Dans le Burundi traditionnel, le soir, au coin du feu, la famille réunie discutait librement. Tout le monde avait droit à la parole et chacun laissait parler son coeur. C’était l’heure des grandes et des petites histoires. Des vérités subtiles ou crues. L’occasion pour les anciens d’enseigner, l’air de rien, la sagesse ancestrale. Mais au coin du feu, les jeunes s’interrogeaient, contestaient, car tout le monde avait droit à la parole. Désormais, toutes les semaines, Iwacu renoue avec la tradition et transmettra, sans filtre, la parole longue ou lapidaire reçue au coin du feu. Cette semaine, au coin du feu, Annick Nsabimana.
Votre qualité principale ?
La détermination et la confiance en moi. Dans une société où, en tant que femmes, on nous apprend plutôt à être réservées, à douter de nous, j’ai appris à être moi-même, de croire en mon potentiel et en mes capacités. Quand je me fixe un objectif, quand je sais où je veux aller et comment y aller, Je ne sais pas me trouver des excuses et rien ni personne ne m’arrête.
Votre défaut principal ?
L’impatience face à certaines situations. Ceci peut brouiller ma capacité de raisonnement et de jugement.
La qualité que vous préférez chez les autres ?
Il y en a deux :
L’altruisme et l’empathie. J’admire beaucoup les personnes qui se consacrent aux autres sans rien attendre en retour, celles qui ont la capacité à s’identifier à l’autre, dans ce qu’il ressent.
Le défaut que vous ne supportez pas chez les autres ?
La méchanceté : Je suis allergique aux personnes qui font intentionnellement du mal à autrui, qui cherchent à nuire, les personnes malveillantes.
La femme que vous admirez le plus ?
Il y en a plusieurs, mais je vais en citer 2 : ma mère : comme pour beaucoup de gens, la personne que j’admire le plus est ma mère parce que je lui dois tout dans la vie. Elle est travailleuse, respectueuse et pleine d’amour. Dès mon jeune âge, elle m’a préparé à affronter les méandres de la vie privée ou professionnelle, à aimer, à partager, à travailler et à respecter les gens.
J’admire Simone de Beauvoir, cette grande théoricienne du féminisme pour les combats qu’elle a menés en faveur des femmes. Par son travail en tant qu’auteure et ses positions affirmées, elle a fait évoluer la condition féminine. Elle est le reflet du combat pour les droits des femmes, que nous ne devrions jamais oublier et que nous devrions suivre.
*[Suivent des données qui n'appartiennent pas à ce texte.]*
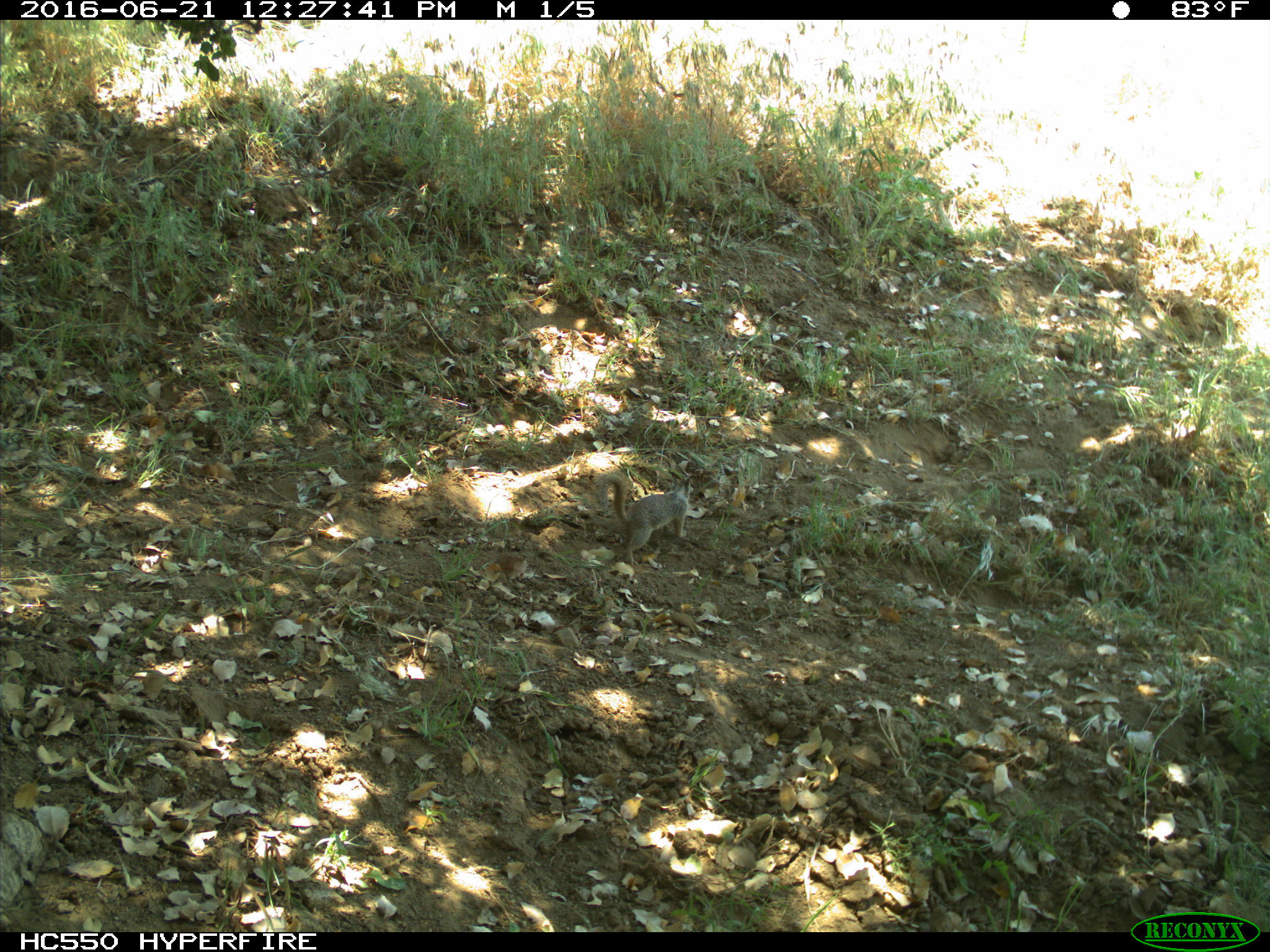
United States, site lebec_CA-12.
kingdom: Animalia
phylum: Chordata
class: Mammalia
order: Rodentia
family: Sciuridae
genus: Otospermophilus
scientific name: Otospermophilus beecheyi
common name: california ground squirrel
Une de ses citations m’accompagne souvent dans tout ce que j’entreprends. « C’est dans la connaissance des conditions authentiques de notre vie qu’il nous faut puiser la force de vivre et des raisons d’agir ».
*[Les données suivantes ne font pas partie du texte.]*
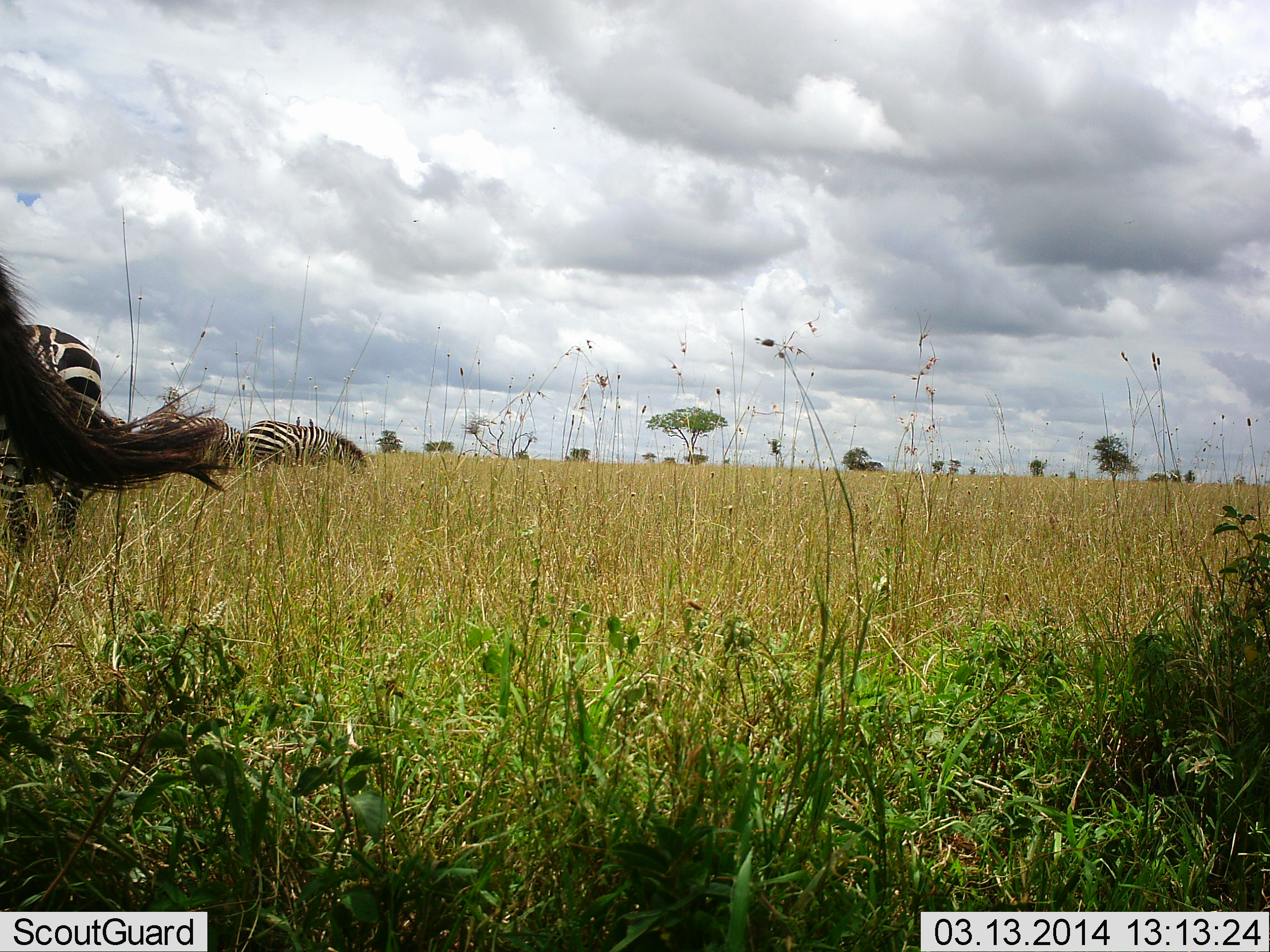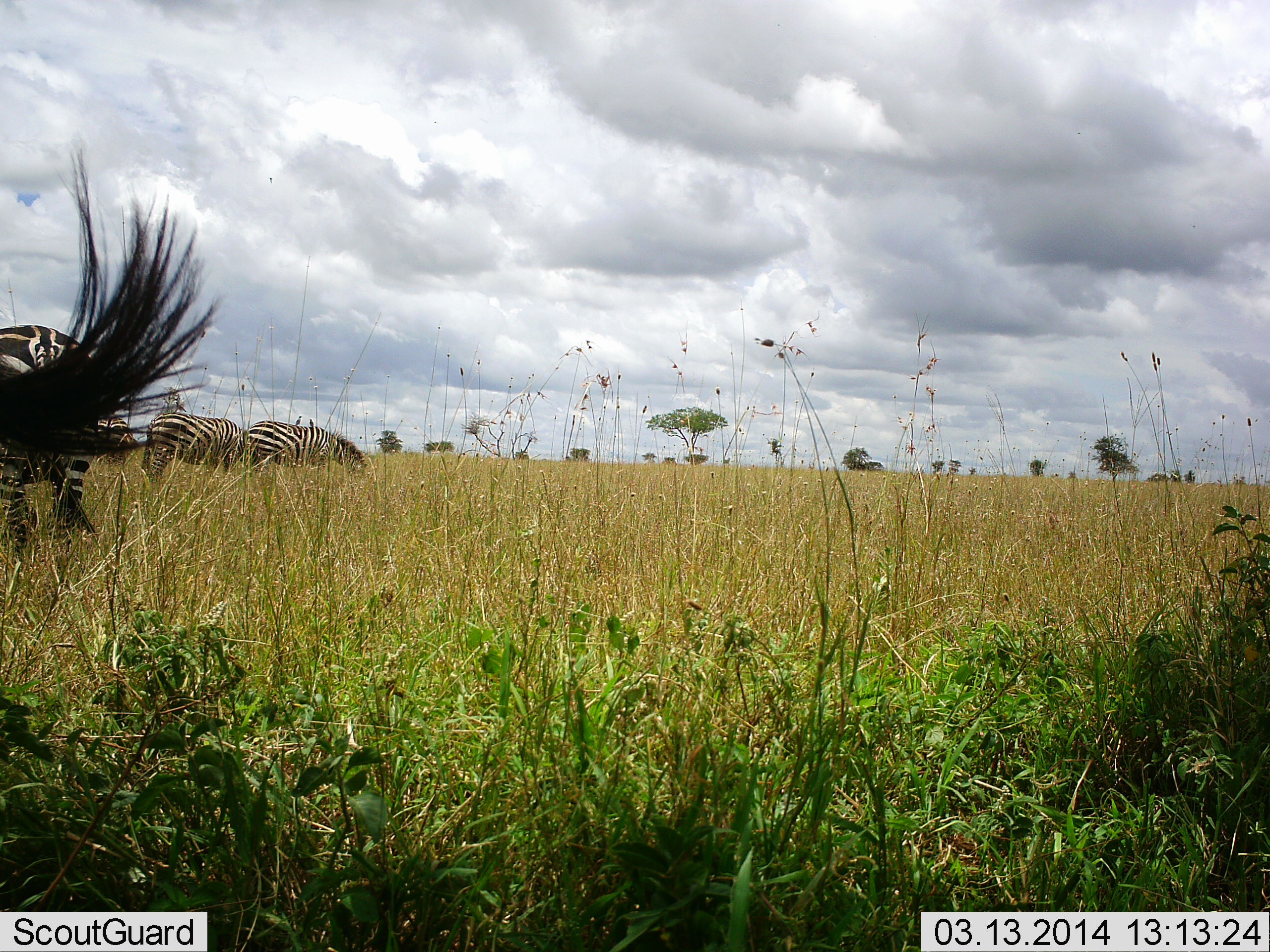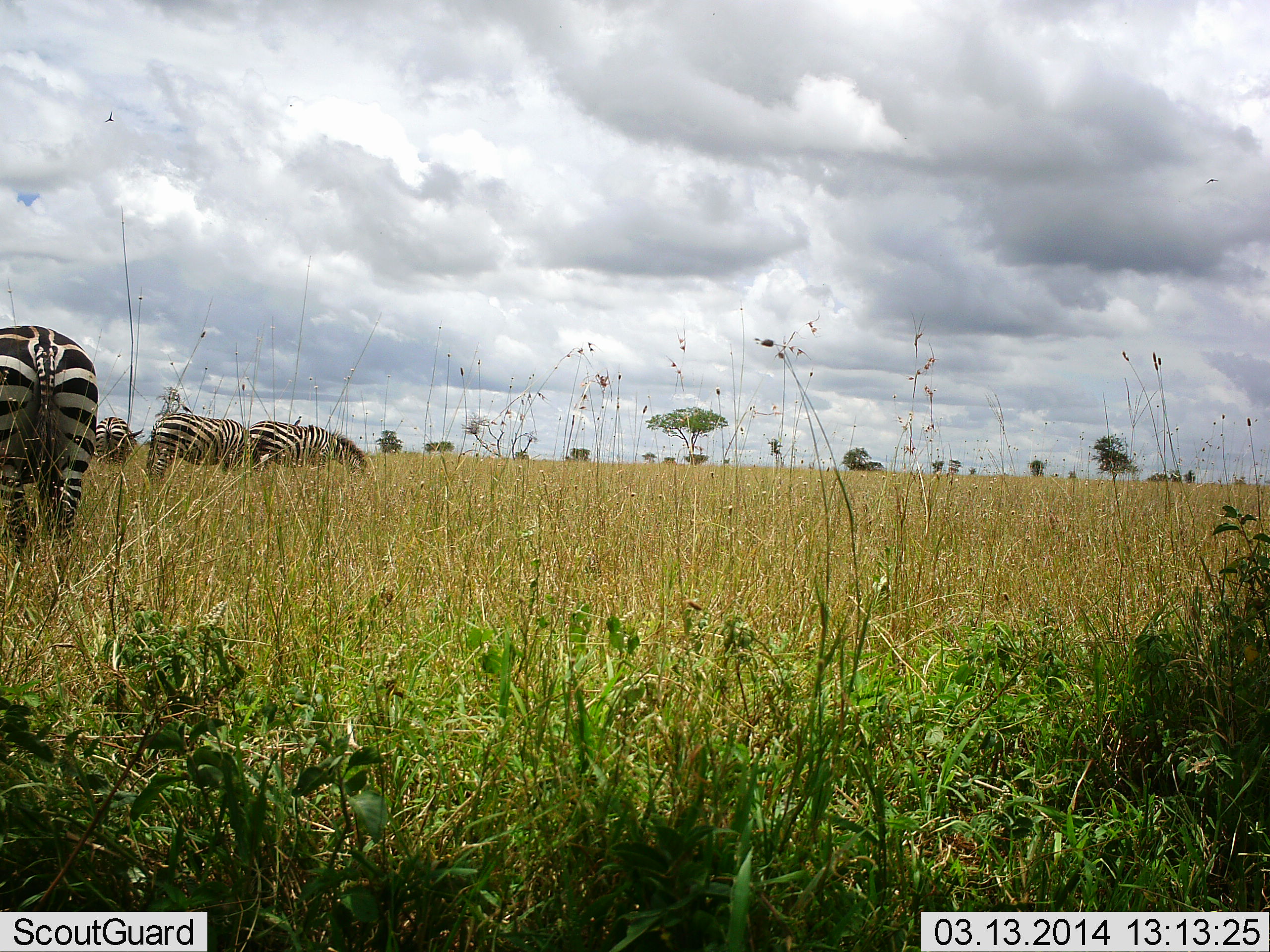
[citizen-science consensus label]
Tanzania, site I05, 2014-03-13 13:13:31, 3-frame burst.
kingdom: Animalia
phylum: Chordata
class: Mammalia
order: Perissodactyla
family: Equidae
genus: Equus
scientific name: Equus quagga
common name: plains zebra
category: zebra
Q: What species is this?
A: Zebra (plains zebra) (Equus quagga).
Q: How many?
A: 4.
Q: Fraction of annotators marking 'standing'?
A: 35%.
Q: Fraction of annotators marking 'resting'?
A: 3%.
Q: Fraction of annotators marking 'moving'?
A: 14%.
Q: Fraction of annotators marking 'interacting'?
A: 0%.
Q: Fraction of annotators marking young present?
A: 0%.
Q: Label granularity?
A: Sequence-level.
L’homme que vous admirez le plus ?
Dr Denis Mukwege, le Prix Nobel de la paix, médecin gynécologue-obstétricien, directeur de l’hôpital général de Panzi, un centre spécialisé dans l’accueil des victimes de viols dans l’Est de la République démocratique du Congo RDC. C’est un champion de la cause des femmes victimes de violences sexuelles dans son pays, mais aussi dans le reste du monde. C’est un homme qui dit au monde la souffrance des femmes victimes de violences sexuelles. Il les soigne, fait tout pour leur réinsertion et réintégration, car les « réparer », les soigner, les opérer ne peut suffire.
Qui aimeriez-vous être ?
Je voudrais rester moi-même, mais continuer à grandir, à travailler à devenir la meilleure version de moi. Discerner le réel et l’illusoire de ce monde en me concentrant sur le réel. Continuer à avancer dans mes passions et mes intérêts, à meubler ma vie comme je le souhaite et surtout et surtout à faire le bien et semer l’amour autour de moi.
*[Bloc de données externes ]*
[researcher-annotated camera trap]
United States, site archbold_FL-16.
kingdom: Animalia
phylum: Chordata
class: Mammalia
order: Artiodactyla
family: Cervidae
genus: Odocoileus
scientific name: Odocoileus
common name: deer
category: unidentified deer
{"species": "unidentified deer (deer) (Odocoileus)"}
Votre plus beau souvenir ?
La grossesse et la naissance de Shima et Shemeza nos fils jumeaux. Je m’en souviens comme si c’était hier. Les porter, les sentir dans mon corps pendant la grossesse et les voir, les toucher, les entendre crier ce mercredi du 8 mars 2006 reste le plus beau souvenir de ma vie.
Votre plus triste souvenir ?
Octobre 1993. J’avais 15 ans. L’assassinat de Melchior Ndadaye, le héros de la démocratie et la crise qui s’en est suivie. J’étais très jeune à l’époque, je ne comprenais pas ce qui se passait, mais j’ai grandi à travers ces atrocités : les tueries, la balkanisation, les déplacements intérieurs et extérieurs des personnes, les dislocations des familles… Cette crise m’a laissé un souvenir amer, un sentiment d’impuissance et une volonté farouche de contribuer, de voir et vivre la réconciliation et la cohésion dans notre société. J’ai eu la chance, 7 ans plus tard de travailler dans une organisation qui avait pour mission de transformer la façon dont les individus, les organisations et les gouvernements gèrent les conflits en s’éloignant des approches de confrontation vers des solutions coopératives tout en agissant sur les points communs. Cette expérience professionnelle a été non seulement une thérapie, mais aussi un moyen de contribuer dans la construction de la paix dans mon pays.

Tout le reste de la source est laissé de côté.